プロピレン共重合体を鞘成分とし、結晶性ポリプロピレンを芯成分とするDSC曲線において特定のピーク構造を有する熱接着性繊維は、リサイクル性に優れることが開示されている。しかし、この様な樹脂の組み合わせによる複合繊維を用いると嵩高なものが得られ難い。事実、特許文献2では、該複合繊維に機械捲縮を施し、捲縮数14山/2.54cm(1インチ)のステープルファイバーとした後、それを用いて不織布を製造しているが、嵩が40〜56cm3/gという非常に低いものしか得られていない。これでは、とても衛生用品として使用できるレベルではない。
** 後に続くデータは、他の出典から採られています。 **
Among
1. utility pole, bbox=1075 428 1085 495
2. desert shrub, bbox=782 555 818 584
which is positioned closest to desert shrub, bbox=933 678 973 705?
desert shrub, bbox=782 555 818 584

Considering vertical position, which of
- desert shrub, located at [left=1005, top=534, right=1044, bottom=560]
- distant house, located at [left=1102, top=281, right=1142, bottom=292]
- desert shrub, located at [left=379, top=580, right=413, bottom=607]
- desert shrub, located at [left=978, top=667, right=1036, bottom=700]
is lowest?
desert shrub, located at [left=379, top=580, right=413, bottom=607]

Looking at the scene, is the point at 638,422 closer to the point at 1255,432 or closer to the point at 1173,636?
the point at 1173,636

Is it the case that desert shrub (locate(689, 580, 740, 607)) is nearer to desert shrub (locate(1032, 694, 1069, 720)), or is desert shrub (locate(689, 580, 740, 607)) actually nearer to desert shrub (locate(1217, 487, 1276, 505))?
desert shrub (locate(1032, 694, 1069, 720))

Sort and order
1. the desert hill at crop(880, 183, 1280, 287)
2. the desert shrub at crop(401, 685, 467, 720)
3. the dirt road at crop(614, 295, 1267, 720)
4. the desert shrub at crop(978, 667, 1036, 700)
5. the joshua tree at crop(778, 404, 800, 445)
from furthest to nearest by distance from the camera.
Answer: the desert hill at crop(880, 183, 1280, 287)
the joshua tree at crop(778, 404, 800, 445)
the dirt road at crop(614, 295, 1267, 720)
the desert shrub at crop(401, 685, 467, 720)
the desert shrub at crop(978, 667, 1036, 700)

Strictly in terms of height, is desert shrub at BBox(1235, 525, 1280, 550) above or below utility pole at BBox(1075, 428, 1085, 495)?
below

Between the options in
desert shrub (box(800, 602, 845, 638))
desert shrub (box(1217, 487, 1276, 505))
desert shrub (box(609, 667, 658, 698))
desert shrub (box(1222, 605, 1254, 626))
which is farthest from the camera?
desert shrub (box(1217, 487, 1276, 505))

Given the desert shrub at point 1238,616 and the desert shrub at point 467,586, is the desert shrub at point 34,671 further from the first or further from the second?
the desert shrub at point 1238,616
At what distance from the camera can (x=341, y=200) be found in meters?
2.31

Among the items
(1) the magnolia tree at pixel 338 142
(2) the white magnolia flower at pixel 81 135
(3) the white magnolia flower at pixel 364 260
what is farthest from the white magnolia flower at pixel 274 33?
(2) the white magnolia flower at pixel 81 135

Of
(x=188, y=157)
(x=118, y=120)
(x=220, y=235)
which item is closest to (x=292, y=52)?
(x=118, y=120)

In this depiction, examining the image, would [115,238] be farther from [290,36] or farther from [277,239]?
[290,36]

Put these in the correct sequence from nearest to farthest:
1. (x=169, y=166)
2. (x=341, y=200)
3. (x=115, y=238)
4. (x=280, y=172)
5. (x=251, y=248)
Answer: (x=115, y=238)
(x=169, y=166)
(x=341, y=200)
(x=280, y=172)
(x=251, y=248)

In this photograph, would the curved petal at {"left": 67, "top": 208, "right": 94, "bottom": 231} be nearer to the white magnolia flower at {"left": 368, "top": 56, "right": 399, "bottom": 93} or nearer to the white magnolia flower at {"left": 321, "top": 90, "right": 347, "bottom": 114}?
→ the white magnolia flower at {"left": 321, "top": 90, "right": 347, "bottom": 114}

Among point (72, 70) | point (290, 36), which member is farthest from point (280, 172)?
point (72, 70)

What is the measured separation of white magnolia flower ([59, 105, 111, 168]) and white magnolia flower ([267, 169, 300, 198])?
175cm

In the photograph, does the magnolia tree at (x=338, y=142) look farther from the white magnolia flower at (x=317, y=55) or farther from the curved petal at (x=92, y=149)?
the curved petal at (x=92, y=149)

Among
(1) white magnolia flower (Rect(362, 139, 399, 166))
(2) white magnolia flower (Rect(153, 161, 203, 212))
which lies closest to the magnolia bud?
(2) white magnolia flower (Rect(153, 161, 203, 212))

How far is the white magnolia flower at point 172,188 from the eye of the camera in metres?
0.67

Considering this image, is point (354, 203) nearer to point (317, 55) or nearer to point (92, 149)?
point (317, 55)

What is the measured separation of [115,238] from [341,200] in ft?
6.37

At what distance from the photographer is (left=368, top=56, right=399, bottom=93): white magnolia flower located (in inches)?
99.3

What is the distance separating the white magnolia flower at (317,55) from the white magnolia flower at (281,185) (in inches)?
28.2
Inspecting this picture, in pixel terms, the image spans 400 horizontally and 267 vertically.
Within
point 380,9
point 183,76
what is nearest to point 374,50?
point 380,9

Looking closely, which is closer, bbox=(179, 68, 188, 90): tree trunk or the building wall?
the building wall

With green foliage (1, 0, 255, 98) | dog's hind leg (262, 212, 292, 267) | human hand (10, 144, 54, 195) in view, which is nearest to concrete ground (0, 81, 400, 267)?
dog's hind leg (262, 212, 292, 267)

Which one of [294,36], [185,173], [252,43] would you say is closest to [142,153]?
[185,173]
そこで、生産性を低下させることなく得ることができ、捲縮構造の熱安定性に富むプロピレン共重合体/結晶性ポリプロピレン複合繊維であって、更に衛生用品等に好適な嵩高性、柔軟性及び優れたリサイクル性を有するものが強く望まれている。
(1)繊維軸に対して垂直に入射されたX線の散乱を子午線方向(繊維軸と同一方向)に走査した場合に得られる散乱強度曲線において、散乱ベクトルqの2乗と散乱ベクトル強度Iとの積q2Iを縦軸に、散乱ベクトルqを横軸にプロットした場合に、0.02≦q≦0.04の範囲における積q2Iの最小値が3以上であり、開繊後の平均機械捲縮数が7〜18山/2.54cmであり、開繊前後の平均機械捲縮数の変動率が40%以下であり、プロピレン共重合体を第1成分とし、結晶性ポリプロピレンを第2成分として構成される、複合繊維の構造が第1成分を鞘側、第2成分を芯側とする偏心鞘芯型もしくは第1成分と第2成分との並列型の断面形状である熱接着性複合繊維。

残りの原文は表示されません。